Obviously, things have been in an unusual state of flux for a few years and the church isn’t immune. Some things have been altered through the intangible dynamics of the health challenges while others have been reshaped by economics, politics, and societal attitudes. All in all, the last three years have been a mixture of bad and good, the percentages of which I will leave to the perspicacity of the self-appointed moral and political appraisers.
Through all of this one thing remains beyond debate, God’s sovereignty. Nothing has escaped the Lord’s purview or violated His ultimate plan. And, if Romans 8:28 is true, our mission is not resolutions and resistance but rejoicing in discovering God’s will and ways inside these new rhythms and patterns. We could hunker down defensively and pine away for days gone by, but that is not the posture of good stewardship.
One of the larger narratives in the Old Testament relates to the different societal transitions through which Israel navigated. After their deliverance from Egypt and entrance into Canaan, there was, for a time, national stability with Israel living as God’s covenant people. Discontinuity only came when Israel turned to worship idols. Consequently, God used Assyria and Babylon to disembed the people from their worship and culture.
Certainly, the building of Zerubbabel’s modest temple and Nehemiah’s reconstruction of Jerusalem the walls brought re-formation, but it was not the Israel they had left behind. Core theological values remained intact to which Israel seemed even more committed than before, but worship was different. The old wept over the difference while the young rejoiced in its return. In some ways, this is where we now find ourselves.
When a church begins to rethink and reimagine how biblical values are to be communicated in worship it must think in theological ways. Past traditions as well as new and unfamiliar forms should be considered, measured scripturally, and spiritually evaluated as the church seeks to re-position itself to continue authentically connecting worshippers to Christ and one another.
Worship, at its core, is communal while the church's nature is anatomical. Therefore, reimagining worship in this new world extends beyond the superficial elements of song, style, liturgy, and service format--although they are certainly included. However, the evaluation must begin with a sound theological understanding of the exact nature and purpose of the church, knowing the primary goal of worship and who this God is around which all true worship orbits.
Only after experiencing the tragedies of captivity did Israel become self-aware enough to read the handwriting on the wall and see the grave error of idolatrous worship.
Nietzsche said, “the most dangerous lie is the one we tell ourselves.” Since the inception of the church growth movement, we have been lying to ourselves about the true nature and purpose church, which recent developments have glaringly exposed. To increase our self-awareness, I propose that we begin by asking four questions.
How can we ensure that the “king” of worship is not diminished by the “kind” of worship?
Is it possible to extend the Lord's Day worship deeper into the worshipper’s week? And if so, how?
In contrast to the graded worship created during the church growth movement, how can we insure unified intergenerational relationships in worship?

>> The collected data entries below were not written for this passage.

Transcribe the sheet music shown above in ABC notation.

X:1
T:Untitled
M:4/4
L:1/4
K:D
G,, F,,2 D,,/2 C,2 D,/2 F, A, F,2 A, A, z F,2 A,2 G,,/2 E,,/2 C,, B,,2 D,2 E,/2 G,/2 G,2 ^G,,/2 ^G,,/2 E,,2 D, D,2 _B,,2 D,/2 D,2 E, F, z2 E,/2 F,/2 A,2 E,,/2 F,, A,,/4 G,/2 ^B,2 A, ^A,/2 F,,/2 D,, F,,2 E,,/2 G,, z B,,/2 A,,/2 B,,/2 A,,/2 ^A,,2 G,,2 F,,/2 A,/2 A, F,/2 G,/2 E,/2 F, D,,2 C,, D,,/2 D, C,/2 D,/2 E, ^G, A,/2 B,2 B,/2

What would be successful worship and is such a thing measurable?
Asking these questions against the background of clear and defined biblical theology and polity is a good starting place. As with biblical interpretation, we should seek to avoid adopting the “lenses” of special interests or focusing on unique groups. Our hope is unity not division, equality not old or new injustices. Here are some thoughts regarding the process of reframing and reimagining worship.
The guiding principles ought to be sound doctrine, Christ’s glory, body unity, and spiritual inspiration.
The measurements of good and bad should never be old and new.
There must be a glad willingness to keep, adopt, reframe, discard, or replace.
Don’t be afraid to confront or engage the culture. Paul’s refusal to allow traditions or pagan culture to either draw or repel allowed him to present a radical way of Christ living that changed the world.
Worship must seek to be transformative balancing form and freedom while resonating with all.
There should be a genuine desire to reveal and experience God in community through all forms of artistry.
James Muilenburg, former president of the Society of Biblical Literature writes, worship in the Old Testament was not “a flight into the dim unknown, to timelessness, or to a presence that disturbs and elates one in ecstasy… [it is] a holy meeting in which God grants forgiveness, comfort, and guidance, and where the worshipper responds in praise, often reciting God’s great redemptive acts.”
Worship matters, it is not a flight into uncertainty but the walk of faith into greater significance. Christ-honoring worship motivates us to discipleship while fueling evangelism. It has the power to stimulate us into godly service, for the stream of worship often flows into surrender as it increases conscious awareness of our living relationship with God.
 J. Muilenburg, The Way of Israel: Biblical Faith and Ethics. (New York: Harper, 1961), 107-108.